Publications

Publication details [#35218]

Schlager, Daniela. 2021. Translators’ multipositionality, teloi and goals: the case of Harriet Martineau. In Kaindl, Klaus, Waltraud Kolb and Daniela Schlager, eds. Literary Translator Studies (Benjamins Translation Library 156). Amsterdam: John Benjamins. pp. 199–214.
Publication type
Chapter in book
Publication language
English
Source language
Target language
Person as a subject

Abstract

Harriet Martineau is primarily known as a prolific writer, social critic, early sociologist and economist in 19th-century Britain. She is also known as the translator of French philosopher Auguste Comte’s main work Cours de Philosophie Positive, a dimension that is underexplored and central for this paper. Comte’s work presented positivism as a new epistemological perspective and covered the already existing sciences of mathematics, astronomy, physics, chemistry and biology as well as a concept for a new social science.
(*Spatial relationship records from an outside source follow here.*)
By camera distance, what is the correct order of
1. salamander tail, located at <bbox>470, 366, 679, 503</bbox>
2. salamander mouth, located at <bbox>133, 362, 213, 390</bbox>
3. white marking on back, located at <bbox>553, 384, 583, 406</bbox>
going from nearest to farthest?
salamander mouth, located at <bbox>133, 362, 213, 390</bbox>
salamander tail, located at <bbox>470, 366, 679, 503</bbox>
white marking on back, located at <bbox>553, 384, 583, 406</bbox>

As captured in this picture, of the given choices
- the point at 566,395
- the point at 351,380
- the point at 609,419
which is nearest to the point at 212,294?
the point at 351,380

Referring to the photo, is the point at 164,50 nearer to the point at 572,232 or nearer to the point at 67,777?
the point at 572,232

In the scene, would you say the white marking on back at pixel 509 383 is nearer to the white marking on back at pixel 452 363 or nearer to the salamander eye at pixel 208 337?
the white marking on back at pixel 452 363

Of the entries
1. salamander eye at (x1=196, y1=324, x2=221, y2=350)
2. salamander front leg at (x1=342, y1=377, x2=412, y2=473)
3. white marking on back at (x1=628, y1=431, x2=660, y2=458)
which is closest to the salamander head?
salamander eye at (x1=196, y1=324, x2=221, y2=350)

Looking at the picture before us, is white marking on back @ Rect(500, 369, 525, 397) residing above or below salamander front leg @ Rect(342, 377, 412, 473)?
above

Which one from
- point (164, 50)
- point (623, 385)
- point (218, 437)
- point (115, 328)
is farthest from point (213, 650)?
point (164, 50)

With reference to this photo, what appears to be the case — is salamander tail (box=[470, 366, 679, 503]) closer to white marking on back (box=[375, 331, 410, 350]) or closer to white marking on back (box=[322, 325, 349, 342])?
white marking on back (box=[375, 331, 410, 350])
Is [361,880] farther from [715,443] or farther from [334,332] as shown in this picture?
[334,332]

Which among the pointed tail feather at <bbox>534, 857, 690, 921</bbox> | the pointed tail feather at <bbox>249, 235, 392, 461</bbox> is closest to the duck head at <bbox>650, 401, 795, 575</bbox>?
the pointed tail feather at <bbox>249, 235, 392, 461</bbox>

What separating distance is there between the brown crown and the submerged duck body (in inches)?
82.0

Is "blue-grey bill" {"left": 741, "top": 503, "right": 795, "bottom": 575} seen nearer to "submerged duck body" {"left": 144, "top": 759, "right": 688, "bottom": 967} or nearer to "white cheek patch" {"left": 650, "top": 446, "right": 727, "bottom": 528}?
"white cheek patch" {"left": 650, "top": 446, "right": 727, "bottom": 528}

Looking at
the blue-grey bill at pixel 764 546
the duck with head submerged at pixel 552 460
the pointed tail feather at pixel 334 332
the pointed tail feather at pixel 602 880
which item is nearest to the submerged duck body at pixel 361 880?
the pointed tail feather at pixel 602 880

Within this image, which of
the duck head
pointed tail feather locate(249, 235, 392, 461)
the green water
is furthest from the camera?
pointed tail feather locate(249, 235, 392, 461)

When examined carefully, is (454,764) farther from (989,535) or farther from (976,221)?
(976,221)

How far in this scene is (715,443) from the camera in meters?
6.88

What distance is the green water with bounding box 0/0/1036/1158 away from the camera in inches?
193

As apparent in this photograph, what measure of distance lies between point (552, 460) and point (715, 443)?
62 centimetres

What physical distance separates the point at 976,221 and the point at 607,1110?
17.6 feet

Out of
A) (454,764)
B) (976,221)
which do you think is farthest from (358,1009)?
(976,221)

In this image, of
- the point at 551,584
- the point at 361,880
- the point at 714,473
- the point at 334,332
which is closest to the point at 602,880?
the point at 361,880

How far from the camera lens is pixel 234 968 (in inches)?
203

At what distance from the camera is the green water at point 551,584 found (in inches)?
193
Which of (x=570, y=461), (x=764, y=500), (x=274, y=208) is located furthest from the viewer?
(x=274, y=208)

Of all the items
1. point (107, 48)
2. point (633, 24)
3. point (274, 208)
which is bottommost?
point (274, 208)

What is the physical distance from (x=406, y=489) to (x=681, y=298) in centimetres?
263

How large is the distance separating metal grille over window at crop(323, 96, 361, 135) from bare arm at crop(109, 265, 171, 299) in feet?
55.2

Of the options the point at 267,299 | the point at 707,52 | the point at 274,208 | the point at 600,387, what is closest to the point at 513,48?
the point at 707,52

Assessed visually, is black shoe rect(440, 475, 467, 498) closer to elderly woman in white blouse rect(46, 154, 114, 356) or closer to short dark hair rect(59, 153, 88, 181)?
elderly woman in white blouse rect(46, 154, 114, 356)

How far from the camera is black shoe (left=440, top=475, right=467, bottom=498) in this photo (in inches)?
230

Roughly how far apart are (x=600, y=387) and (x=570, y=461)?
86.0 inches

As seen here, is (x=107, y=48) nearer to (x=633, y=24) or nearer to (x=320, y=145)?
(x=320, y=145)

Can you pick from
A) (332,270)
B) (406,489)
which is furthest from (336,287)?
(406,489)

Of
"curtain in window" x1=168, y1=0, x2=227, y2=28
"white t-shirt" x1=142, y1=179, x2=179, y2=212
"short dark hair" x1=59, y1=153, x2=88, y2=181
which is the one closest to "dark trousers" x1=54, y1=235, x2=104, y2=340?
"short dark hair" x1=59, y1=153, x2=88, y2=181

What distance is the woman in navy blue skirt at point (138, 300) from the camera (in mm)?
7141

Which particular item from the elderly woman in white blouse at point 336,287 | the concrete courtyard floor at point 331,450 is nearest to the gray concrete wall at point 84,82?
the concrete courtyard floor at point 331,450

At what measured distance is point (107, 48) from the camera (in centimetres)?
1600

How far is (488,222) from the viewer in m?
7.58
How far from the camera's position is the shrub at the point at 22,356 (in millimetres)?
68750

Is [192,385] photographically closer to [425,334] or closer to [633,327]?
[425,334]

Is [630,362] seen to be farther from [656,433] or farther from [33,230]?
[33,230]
Martineau’s translation, which was published in 1853 as The Positive Philosophy of Auguste Comte, Freely Translated and Condensed by Harriet Martineau, was remarkable. The subject of this chapter is the extraordinary person behind this translation, or, more precisely, selected aspects of her multipositionality and teloi, as well as theoretical and methodological issues arising from them.